**Your task:**
Reproduce every entry below word for word, and leave the pictures out of your copy.
• • • •
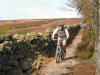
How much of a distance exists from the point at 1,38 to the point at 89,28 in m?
11.7

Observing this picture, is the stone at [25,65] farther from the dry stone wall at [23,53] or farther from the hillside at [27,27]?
the hillside at [27,27]

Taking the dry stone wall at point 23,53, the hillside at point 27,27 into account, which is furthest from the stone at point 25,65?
the hillside at point 27,27

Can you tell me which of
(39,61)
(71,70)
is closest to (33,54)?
(39,61)

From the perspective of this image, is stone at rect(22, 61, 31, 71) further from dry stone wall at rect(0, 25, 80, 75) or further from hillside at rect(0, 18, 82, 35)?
hillside at rect(0, 18, 82, 35)

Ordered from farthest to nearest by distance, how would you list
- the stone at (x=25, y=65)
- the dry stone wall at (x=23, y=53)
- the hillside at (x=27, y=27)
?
1. the hillside at (x=27, y=27)
2. the stone at (x=25, y=65)
3. the dry stone wall at (x=23, y=53)

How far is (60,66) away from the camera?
10.3 m

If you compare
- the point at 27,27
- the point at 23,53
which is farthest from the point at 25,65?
the point at 27,27

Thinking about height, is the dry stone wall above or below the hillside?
above

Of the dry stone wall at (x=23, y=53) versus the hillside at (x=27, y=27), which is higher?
the dry stone wall at (x=23, y=53)

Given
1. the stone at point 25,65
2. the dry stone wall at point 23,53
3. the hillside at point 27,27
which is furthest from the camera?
the hillside at point 27,27

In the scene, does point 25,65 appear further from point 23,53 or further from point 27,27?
point 27,27

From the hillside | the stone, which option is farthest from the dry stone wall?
the hillside

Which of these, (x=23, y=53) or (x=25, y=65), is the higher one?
(x=23, y=53)

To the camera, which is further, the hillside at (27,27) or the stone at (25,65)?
the hillside at (27,27)
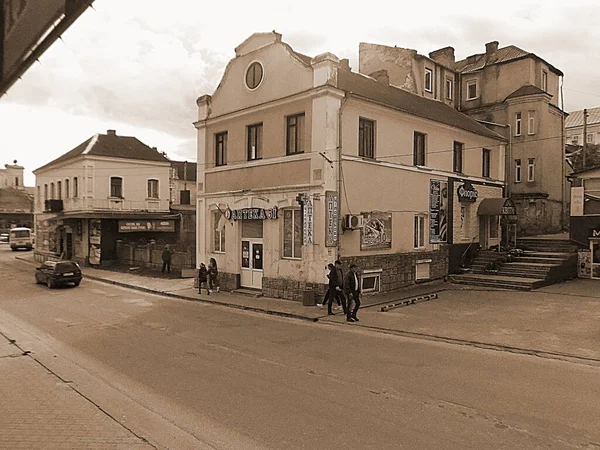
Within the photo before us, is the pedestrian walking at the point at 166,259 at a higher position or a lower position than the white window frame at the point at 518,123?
lower

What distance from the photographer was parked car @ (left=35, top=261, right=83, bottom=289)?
23234 millimetres

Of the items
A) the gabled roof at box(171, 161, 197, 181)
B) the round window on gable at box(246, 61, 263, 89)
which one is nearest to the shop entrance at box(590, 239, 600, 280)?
the round window on gable at box(246, 61, 263, 89)

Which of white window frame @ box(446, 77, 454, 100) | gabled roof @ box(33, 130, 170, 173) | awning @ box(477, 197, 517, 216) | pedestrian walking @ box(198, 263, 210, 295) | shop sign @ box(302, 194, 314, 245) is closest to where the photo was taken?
shop sign @ box(302, 194, 314, 245)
• • • •
**Result:**
How much of a distance exists from the point at 1,38 to the point at 89,28 in m?
11.7

Observing this picture, is the stone at [25,65] farther from the dry stone wall at [23,53] or farther from the hillside at [27,27]?
the hillside at [27,27]

Taking the dry stone wall at point 23,53, the hillside at point 27,27 into account, which is furthest from the stone at point 25,65?
the hillside at point 27,27

Can you tell me which of
(39,61)
(71,70)
is closest to (33,54)?
(39,61)

From the perspective of this image, is stone at rect(22, 61, 31, 71) further from dry stone wall at rect(0, 25, 80, 75) or further from hillside at rect(0, 18, 82, 35)?
hillside at rect(0, 18, 82, 35)

Ordered from farthest to nearest by distance, how would you list
- the stone at (x=25, y=65)
- the dry stone wall at (x=23, y=53)
- the hillside at (x=27, y=27)
?
1. the hillside at (x=27, y=27)
2. the stone at (x=25, y=65)
3. the dry stone wall at (x=23, y=53)

How far is (60,66) away from the camera?
10.3 m

If you compare
- the point at 27,27
- the point at 23,53
which is farthest from the point at 25,65?
the point at 27,27

Thinking about height, is the dry stone wall above or below the hillside?
above

Of the dry stone wall at (x=23, y=53) versus the hillside at (x=27, y=27), which is higher?
the dry stone wall at (x=23, y=53)

Given
1. the stone at point 25,65
2. the dry stone wall at point 23,53
3. the hillside at point 27,27
which is furthest from the camera?
the hillside at point 27,27

In the scene, does point 25,65 appear further from point 23,53 or further from point 27,27?
point 27,27

From the hillside | the stone, which option is farthest from the dry stone wall?
the hillside

Which of these, (x=23, y=53) or (x=25, y=65), is the higher one?
(x=23, y=53)

To the camera, which is further, the hillside at (27,27) or the stone at (25,65)?
the hillside at (27,27)
Within the photo before us, is the pedestrian walking at the point at 166,259 at a higher position or a lower position than the white window frame at the point at 518,123?
lower

What distance from the photographer was parked car @ (left=35, top=261, right=83, bottom=289)?
23234 millimetres

Of the items
A) the gabled roof at box(171, 161, 197, 181)
B) the round window on gable at box(246, 61, 263, 89)
which one is nearest to the shop entrance at box(590, 239, 600, 280)?
the round window on gable at box(246, 61, 263, 89)

Which of white window frame @ box(446, 77, 454, 100) | gabled roof @ box(33, 130, 170, 173) | awning @ box(477, 197, 517, 216) | pedestrian walking @ box(198, 263, 210, 295) | shop sign @ box(302, 194, 314, 245) is closest to where the photo was taken?
shop sign @ box(302, 194, 314, 245)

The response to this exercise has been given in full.